**EXERCISE DIRECTIONS:**
Collect every line in the rows below that contains the string "xmlns", treating uppercase and lowercase as distinct.

Some rows
○ ○ ○ ○ ○ ○ ○
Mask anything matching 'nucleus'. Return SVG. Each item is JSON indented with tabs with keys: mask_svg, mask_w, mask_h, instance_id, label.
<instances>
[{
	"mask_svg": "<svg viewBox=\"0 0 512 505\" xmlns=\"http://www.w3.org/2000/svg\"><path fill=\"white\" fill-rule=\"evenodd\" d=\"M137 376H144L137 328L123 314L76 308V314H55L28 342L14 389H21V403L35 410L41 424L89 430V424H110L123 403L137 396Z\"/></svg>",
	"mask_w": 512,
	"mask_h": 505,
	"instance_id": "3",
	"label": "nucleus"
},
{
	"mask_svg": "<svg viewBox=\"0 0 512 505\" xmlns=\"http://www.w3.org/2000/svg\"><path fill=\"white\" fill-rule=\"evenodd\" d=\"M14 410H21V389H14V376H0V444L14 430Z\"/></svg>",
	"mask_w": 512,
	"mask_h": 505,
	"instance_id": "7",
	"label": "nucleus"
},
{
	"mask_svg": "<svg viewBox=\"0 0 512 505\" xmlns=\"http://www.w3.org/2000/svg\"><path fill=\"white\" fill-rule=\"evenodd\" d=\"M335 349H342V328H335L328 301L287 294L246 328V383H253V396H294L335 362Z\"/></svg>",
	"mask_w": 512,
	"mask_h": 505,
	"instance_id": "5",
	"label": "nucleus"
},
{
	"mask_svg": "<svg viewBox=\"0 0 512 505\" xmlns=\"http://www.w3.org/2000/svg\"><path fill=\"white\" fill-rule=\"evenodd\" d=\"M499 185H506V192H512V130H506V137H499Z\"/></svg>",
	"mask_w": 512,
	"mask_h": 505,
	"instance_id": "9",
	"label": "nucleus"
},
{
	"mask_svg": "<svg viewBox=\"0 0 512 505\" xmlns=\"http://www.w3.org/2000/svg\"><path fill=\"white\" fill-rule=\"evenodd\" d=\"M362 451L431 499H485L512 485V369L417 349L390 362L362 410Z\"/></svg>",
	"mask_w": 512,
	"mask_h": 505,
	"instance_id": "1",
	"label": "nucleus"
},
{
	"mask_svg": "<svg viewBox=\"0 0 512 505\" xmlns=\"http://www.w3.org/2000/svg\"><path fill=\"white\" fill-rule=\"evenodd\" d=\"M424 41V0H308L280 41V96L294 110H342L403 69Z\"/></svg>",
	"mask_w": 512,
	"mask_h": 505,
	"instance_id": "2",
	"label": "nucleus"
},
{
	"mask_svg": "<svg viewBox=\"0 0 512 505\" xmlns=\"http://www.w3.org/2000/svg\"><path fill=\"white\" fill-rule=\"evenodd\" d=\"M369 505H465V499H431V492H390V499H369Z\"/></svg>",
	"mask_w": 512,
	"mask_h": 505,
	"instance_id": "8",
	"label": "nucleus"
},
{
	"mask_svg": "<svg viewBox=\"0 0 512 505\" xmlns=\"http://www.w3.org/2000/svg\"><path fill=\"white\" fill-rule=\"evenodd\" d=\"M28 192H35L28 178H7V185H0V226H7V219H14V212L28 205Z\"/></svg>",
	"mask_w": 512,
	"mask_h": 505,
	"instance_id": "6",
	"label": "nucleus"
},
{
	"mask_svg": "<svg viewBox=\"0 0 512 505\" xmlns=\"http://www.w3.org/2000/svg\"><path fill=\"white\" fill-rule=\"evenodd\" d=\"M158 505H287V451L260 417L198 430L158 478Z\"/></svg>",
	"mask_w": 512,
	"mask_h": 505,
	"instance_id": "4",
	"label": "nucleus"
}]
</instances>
○ ○ ○ ○ ○ ○ ○
**TASK RESPONSE:**
	"mask_svg": "<svg viewBox=\"0 0 512 505\" xmlns=\"http://www.w3.org/2000/svg\"><path fill=\"white\" fill-rule=\"evenodd\" d=\"M137 376H144L137 328L123 314L76 308V314H55L28 342L14 389H21V403L35 410L41 424L89 430V424H110L123 403L137 396Z\"/></svg>",
	"mask_svg": "<svg viewBox=\"0 0 512 505\" xmlns=\"http://www.w3.org/2000/svg\"><path fill=\"white\" fill-rule=\"evenodd\" d=\"M14 410H21V389H14V376H0V444L14 430Z\"/></svg>",
	"mask_svg": "<svg viewBox=\"0 0 512 505\" xmlns=\"http://www.w3.org/2000/svg\"><path fill=\"white\" fill-rule=\"evenodd\" d=\"M335 349H342V328H335L328 301L287 294L246 328V383H253V396H294L335 362Z\"/></svg>",
	"mask_svg": "<svg viewBox=\"0 0 512 505\" xmlns=\"http://www.w3.org/2000/svg\"><path fill=\"white\" fill-rule=\"evenodd\" d=\"M499 185H506V192H512V130H506V137H499Z\"/></svg>",
	"mask_svg": "<svg viewBox=\"0 0 512 505\" xmlns=\"http://www.w3.org/2000/svg\"><path fill=\"white\" fill-rule=\"evenodd\" d=\"M362 451L431 499H485L512 485V369L417 349L390 362L362 410Z\"/></svg>",
	"mask_svg": "<svg viewBox=\"0 0 512 505\" xmlns=\"http://www.w3.org/2000/svg\"><path fill=\"white\" fill-rule=\"evenodd\" d=\"M424 41V0H308L280 41V96L294 110H342L403 69Z\"/></svg>",
	"mask_svg": "<svg viewBox=\"0 0 512 505\" xmlns=\"http://www.w3.org/2000/svg\"><path fill=\"white\" fill-rule=\"evenodd\" d=\"M369 505H465V499H431V492H390V499H369Z\"/></svg>",
	"mask_svg": "<svg viewBox=\"0 0 512 505\" xmlns=\"http://www.w3.org/2000/svg\"><path fill=\"white\" fill-rule=\"evenodd\" d=\"M28 192H35L28 178H7V185H0V226H7V219H14V212L28 205Z\"/></svg>",
	"mask_svg": "<svg viewBox=\"0 0 512 505\" xmlns=\"http://www.w3.org/2000/svg\"><path fill=\"white\" fill-rule=\"evenodd\" d=\"M158 505H287V451L260 417L198 430L158 478Z\"/></svg>",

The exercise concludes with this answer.